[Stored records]
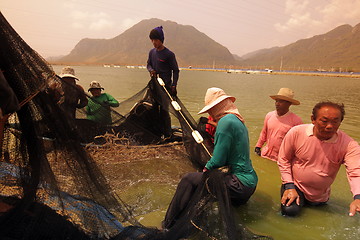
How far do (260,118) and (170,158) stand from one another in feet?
19.4

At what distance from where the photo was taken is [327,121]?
95.6 inches

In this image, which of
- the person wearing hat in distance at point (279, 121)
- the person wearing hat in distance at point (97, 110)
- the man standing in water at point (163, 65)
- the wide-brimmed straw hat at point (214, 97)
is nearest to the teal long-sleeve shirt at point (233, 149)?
the wide-brimmed straw hat at point (214, 97)

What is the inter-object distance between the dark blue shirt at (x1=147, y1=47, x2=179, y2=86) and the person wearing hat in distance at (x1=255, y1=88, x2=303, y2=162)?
1978mm

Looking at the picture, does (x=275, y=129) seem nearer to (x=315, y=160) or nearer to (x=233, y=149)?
(x=315, y=160)

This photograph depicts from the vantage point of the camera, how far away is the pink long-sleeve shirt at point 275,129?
421 cm

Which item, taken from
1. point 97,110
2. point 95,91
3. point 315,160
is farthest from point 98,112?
point 315,160

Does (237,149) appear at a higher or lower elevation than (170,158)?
higher

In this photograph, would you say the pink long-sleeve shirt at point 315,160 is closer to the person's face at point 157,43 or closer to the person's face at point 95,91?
the person's face at point 157,43

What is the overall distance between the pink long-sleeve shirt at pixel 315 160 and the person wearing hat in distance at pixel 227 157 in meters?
0.64

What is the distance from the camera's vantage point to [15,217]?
180cm

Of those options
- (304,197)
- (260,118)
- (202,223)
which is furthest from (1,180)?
(260,118)

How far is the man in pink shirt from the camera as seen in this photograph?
2.44 m

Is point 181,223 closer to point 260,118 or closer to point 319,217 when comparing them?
point 319,217

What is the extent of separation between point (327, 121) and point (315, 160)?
0.53 metres
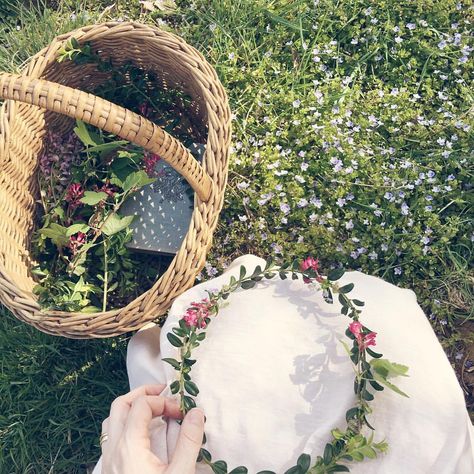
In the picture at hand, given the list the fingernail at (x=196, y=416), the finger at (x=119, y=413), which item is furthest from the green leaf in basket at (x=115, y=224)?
the fingernail at (x=196, y=416)

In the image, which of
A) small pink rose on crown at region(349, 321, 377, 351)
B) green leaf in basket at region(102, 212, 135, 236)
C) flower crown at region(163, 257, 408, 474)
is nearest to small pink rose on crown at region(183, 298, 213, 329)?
flower crown at region(163, 257, 408, 474)

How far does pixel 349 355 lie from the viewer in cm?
151

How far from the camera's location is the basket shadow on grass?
2211 mm

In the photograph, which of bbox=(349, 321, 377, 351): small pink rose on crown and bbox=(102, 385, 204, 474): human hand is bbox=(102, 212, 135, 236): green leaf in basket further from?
bbox=(349, 321, 377, 351): small pink rose on crown

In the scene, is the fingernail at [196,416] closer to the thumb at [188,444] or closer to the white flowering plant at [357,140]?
the thumb at [188,444]

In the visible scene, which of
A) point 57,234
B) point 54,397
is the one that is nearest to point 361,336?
point 57,234

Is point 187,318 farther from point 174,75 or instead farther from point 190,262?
point 174,75

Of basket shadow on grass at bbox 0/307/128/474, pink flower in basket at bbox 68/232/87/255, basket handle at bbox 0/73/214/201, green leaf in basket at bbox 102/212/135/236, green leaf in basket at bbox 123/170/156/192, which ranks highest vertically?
basket handle at bbox 0/73/214/201

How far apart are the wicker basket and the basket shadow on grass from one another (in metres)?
0.45

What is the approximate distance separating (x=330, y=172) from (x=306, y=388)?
0.98 meters

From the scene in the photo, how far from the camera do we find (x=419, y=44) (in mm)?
2305

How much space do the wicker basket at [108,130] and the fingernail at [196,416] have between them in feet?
1.26

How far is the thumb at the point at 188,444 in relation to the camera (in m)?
1.34

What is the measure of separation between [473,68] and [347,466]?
1700mm
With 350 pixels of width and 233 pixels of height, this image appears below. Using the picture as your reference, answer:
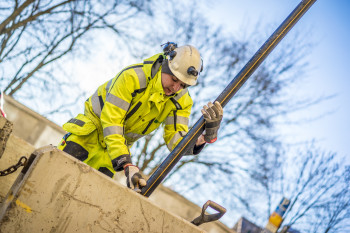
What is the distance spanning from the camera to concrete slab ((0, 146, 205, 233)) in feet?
6.21

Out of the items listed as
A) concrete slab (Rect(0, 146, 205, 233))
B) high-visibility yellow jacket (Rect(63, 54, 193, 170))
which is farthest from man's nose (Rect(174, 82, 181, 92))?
concrete slab (Rect(0, 146, 205, 233))

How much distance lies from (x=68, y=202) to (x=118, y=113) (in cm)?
109

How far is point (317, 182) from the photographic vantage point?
11.5 m

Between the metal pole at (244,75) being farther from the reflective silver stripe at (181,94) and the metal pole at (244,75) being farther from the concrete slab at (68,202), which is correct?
the concrete slab at (68,202)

> _Task details_
Leaving the pictures out, set down exactly the lines from the one with "How far apart" through the end of the records.

> _Exercise solution_
How far apart are the wicker basket and the basket shadow on grass from one another (in metres)?
0.45

What is the approximate distance separating (x=330, y=172) from (x=306, y=388)?
0.98 meters

From the scene in the photo, how far from the camera do we find (x=419, y=44) (in mm)?
2305

How much space do the wicker basket at [108,130] and the fingernail at [196,416] have between them in feet?
1.26

How far is the thumb at the point at 188,444 in relation to the camera (in m)?
1.34

What is the measure of separation between [473,68] and [347,466]?
1700mm
With 350 pixels of width and 233 pixels of height, this image appears below. Using the picture as your reference, answer:
What is the distance spanning from the camera to concrete slab ((0, 146, 205, 233)) in feet?
6.21

Out of the items listed as
A) concrete slab (Rect(0, 146, 205, 233))
B) high-visibility yellow jacket (Rect(63, 54, 193, 170))
which is farthest from man's nose (Rect(174, 82, 181, 92))?
concrete slab (Rect(0, 146, 205, 233))

How much distance lies from (x=68, y=202) to (x=118, y=113) (in cm)?
109

How far is point (317, 182) from the photographic vantage point?
11.5 m

Between the metal pole at (244,75) being farther from the reflective silver stripe at (181,94) and the metal pole at (244,75) being farther from the concrete slab at (68,202), which is correct?
the concrete slab at (68,202)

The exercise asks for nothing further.